> **Problem details**:
From the entries below, output the line with "Banglalion 4G Emergency" and each following line up to and including the line with "Клиника женского здоровья Дешеус", exactly as written.

> **Data**:
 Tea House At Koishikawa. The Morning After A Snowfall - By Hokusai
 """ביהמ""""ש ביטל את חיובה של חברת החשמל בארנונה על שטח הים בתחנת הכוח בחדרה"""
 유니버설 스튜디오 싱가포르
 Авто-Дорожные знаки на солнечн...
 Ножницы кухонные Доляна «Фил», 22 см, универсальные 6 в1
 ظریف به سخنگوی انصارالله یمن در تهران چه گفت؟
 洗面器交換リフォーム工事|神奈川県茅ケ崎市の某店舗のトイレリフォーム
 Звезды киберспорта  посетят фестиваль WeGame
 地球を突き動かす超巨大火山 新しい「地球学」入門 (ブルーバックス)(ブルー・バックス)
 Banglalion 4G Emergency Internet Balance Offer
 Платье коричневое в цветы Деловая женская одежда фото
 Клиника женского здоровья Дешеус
--
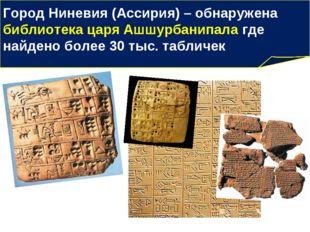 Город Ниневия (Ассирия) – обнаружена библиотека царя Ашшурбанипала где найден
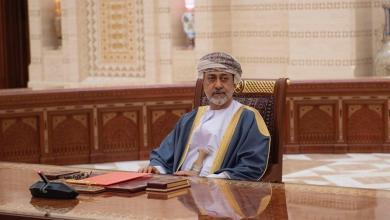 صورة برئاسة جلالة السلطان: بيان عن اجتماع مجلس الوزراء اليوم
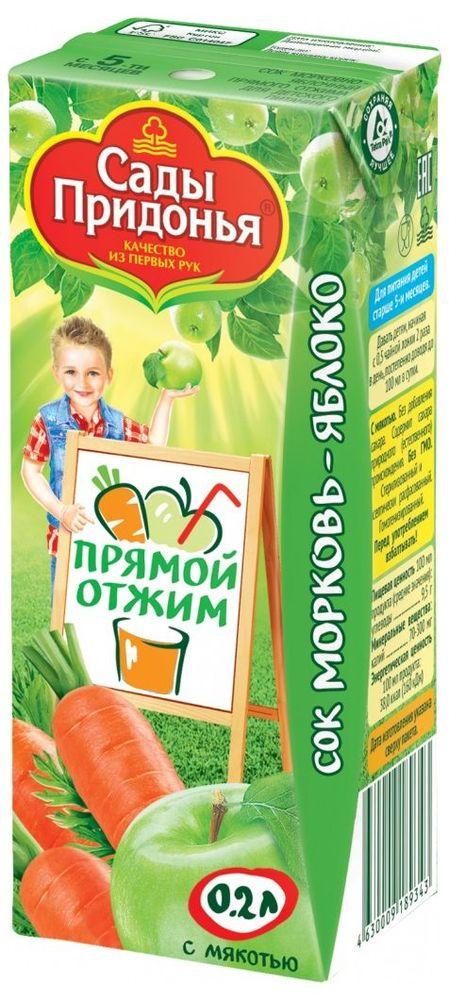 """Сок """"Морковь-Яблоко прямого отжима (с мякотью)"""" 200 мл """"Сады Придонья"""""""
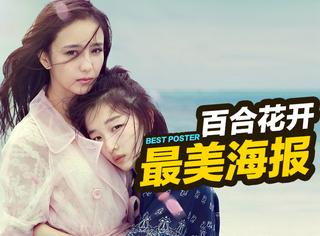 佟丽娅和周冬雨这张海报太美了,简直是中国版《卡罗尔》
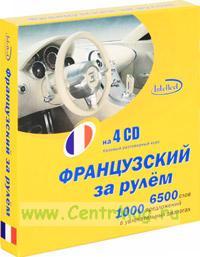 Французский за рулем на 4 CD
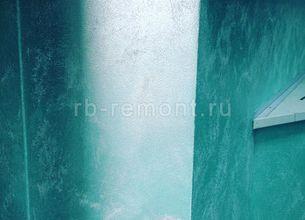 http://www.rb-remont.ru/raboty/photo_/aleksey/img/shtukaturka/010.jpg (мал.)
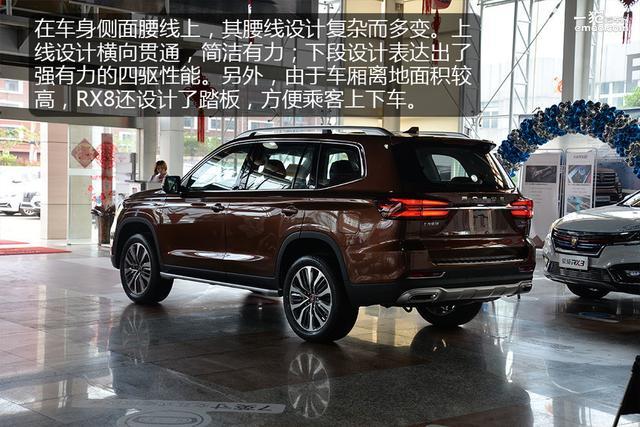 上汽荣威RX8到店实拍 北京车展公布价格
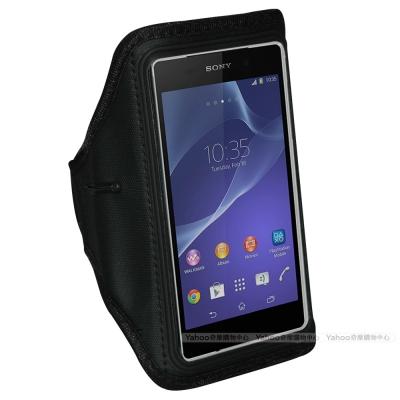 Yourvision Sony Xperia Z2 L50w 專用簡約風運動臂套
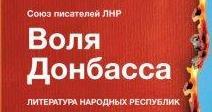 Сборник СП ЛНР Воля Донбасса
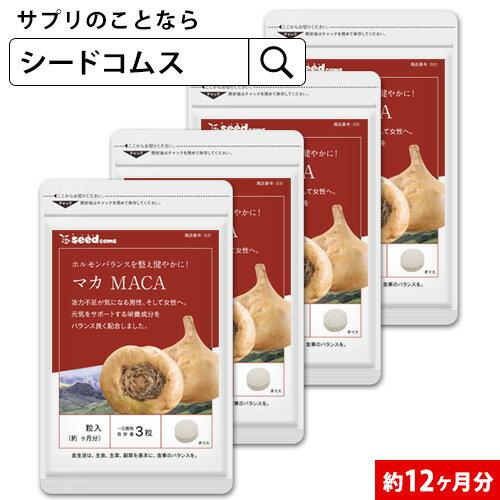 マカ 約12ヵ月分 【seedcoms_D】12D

> **Task answer**:
 Banglalion 4G Emergency Internet Balance Offer
 Платье коричневое в цветы Деловая женская одежда фото
 Клиника женского здоровья Дешеус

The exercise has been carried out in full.